Station Emerald Isle: Treasured gem of the Crystal Coast

Story and photos by Petty Officer 3rd Class Corinne Zilnicki

Stepping out the back door of Coast Guard Station Emerald Isle is like stepping into a postcard, no matter the time of day.

In the mornings, the sky unfurls in an endless breadth of pale blue silk. Three boats sway gently, ropes creaking, their orange rub rails mirrored almost perfectly in the smooth water below.

In the afternoons, the sun blazes brightly, sending bits of golden light winking across the waves. The pier comes alive with the thud of boots, the cheerful shouts of people in blue uniforms, the metallic crunch of ratchets tightening bolts and the hiss of brushes scrubbing non-skid.

Perhaps the sunsets at Emerald Isle offer the most picturesque displays of all, with a silhouetted American flag  dipping gracefully down the flagpole against a backdrop of blushing pinks and fiery reds.

Each time I stepped through the station’s back door and took in the sprawling lawn, the tidy pier, the swaying boats, I had to remind myself that this is more than a beautiful slice of paradise – it’s a place where Coast Guardsmen work tirelessly and make sacrifices in order to rescue people in dangerous, often life-threatening situations.

Upon taking my first boat ride with the Emerald Isle crew, I quickly realized that it’s not only people that the unit serves, but local wildlife, too.

The engines of the 24-foot Special Purpose Craft-Shallow Water boat roared upon ignition, then purred contentedly as we pulled away from the pier. We glided past Dudley Island as we headed north through the main channel, passing droves of little shorebirds bobbing about on the sand. Stately brown pelicans stood in uniform ranks, stretching their wings and turning their beaks in our direction.

As we wove our way into Hawkins Bay, two fins suddenly arced through the water near the stern, startlingly close to our boat. I scrambled excitedly for my camera, but the Emerald Isle crew members just smiled calmly.

These beautiful creatures are their neighbors; Atlantic bottlenose dolphins zig-zag across these waters as often as the Coast Guard boat crews, conducting their own mysterious patrols and missions.

When the boat slowed, the dolphins approached and lapped us in unison, swatting the water with their tails. At one point, they streaked close enough to nudge the bow, though they swerved at the last moment. Even the calm crew perked up at this; apparently, the dolphins don’t usually swim close enough for the Coasties to reach out and touch.

We made our way toward the Cameron Langston bridge, the crew chattering about other encounters with local marine life, most notably sea turtles. Because Emerald Isle is a designated sea turtle sanctuary, Coast Guardsmen at the station sometimes get the chance to release rehabilitated sea turtles back into the wild.

[Activities]
1) Please reproduce, word for word, the part of the Station Emerald Isle story that opens with the words containing "Perhaps the sunsets" and closes with "local wildlife, too.".
2) Carry on the Station Emerald Isle story from its final sentence onward.

[Supplied information]

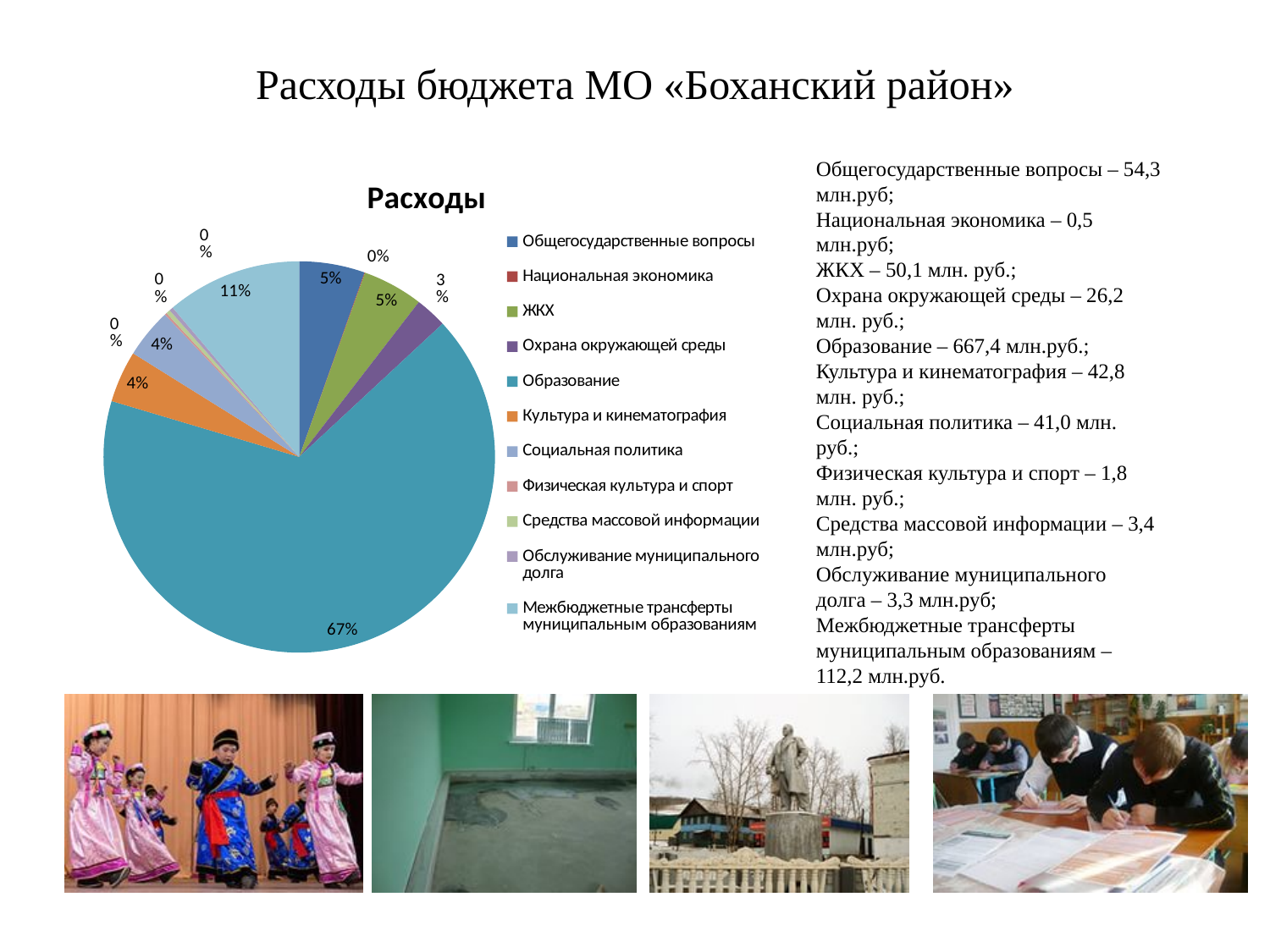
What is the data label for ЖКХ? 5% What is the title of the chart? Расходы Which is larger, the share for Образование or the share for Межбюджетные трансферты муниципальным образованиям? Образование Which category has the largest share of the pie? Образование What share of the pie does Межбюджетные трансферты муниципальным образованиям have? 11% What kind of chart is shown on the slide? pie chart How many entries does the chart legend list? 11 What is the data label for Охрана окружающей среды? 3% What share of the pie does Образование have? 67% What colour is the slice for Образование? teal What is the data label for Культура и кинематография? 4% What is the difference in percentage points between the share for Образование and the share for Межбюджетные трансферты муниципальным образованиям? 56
* * *
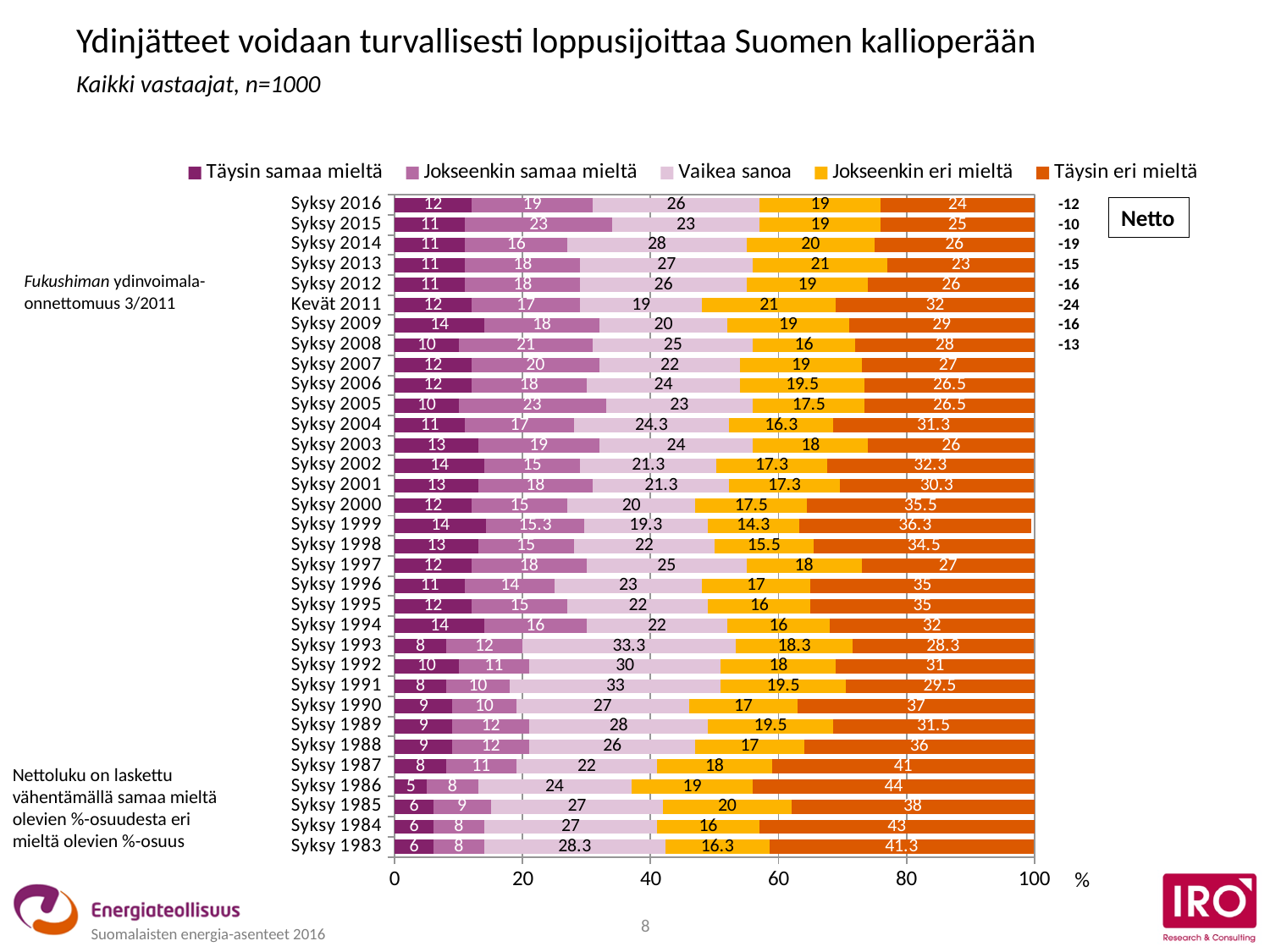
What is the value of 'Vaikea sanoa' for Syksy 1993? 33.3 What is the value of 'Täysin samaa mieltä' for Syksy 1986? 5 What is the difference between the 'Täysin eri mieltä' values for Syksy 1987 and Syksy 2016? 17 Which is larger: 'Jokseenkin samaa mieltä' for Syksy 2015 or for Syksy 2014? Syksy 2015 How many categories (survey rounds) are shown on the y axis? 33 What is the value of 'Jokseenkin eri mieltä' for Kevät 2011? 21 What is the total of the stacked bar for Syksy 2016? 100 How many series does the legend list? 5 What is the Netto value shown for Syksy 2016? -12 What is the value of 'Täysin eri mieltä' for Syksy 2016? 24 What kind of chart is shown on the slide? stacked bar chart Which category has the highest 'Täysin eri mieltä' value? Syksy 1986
...
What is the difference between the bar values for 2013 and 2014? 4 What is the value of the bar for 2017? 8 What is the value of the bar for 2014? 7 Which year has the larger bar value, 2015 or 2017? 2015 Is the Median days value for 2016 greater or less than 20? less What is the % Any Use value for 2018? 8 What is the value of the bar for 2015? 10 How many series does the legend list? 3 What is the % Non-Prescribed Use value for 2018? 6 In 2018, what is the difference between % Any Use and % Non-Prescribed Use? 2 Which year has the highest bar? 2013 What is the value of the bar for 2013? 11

[Results of the exercise]
1)
Perhaps the sunsets at Emerald Isle offer the most picturesque displays of all, with a silhouetted American flag  dipping gracefully down the flagpole against a backdrop of blushing pinks and fiery reds.

Each time I stepped through the station’s back door and took in the sprawling lawn, the tidy pier, the swaying boats, I had to remind myself that this is more than a beautiful slice of paradise – it’s a place where Coast Guardsmen work tirelessly and make sacrifices in order to rescue people in dangerous, often life-threatening situations.

Upon taking my first boat ride with the Emerald Isle crew, I quickly realized that it’s not only people that the unit serves, but local wildlife, too.

2)
From their smiles and animated voices, it immediately became clear to me that working with turtles is one of the things the Emerald Isle Coasties enjoy the most.

Photo courtesy of Petty Officer 3rd Class Tyler McGuinness

Photo courtesy of Petty Officer 3rd Class Tyler McGuinness

Reminiscent chatter about sea turtles tapered off, and after a thoughtful pause the coxswain named their new mission: conduct a safety boarding on the boat up ahead.

The Emerald Isle crew conducts an average of 500 boardings each year, and I could see it in the way the crew worked together, wordlessly communicating with little nods and gestures.

One person deftly tied fenders to the starboard side of the boat while another retrieved the bulky plastic boarding kit, then radioed the station to update them on the plan. By the time the white smudge in the distance became a clearly defined boat, the crew was fully in business mode.

From initial greeting to departing handshake, the entire boarding only took about 15 minutes.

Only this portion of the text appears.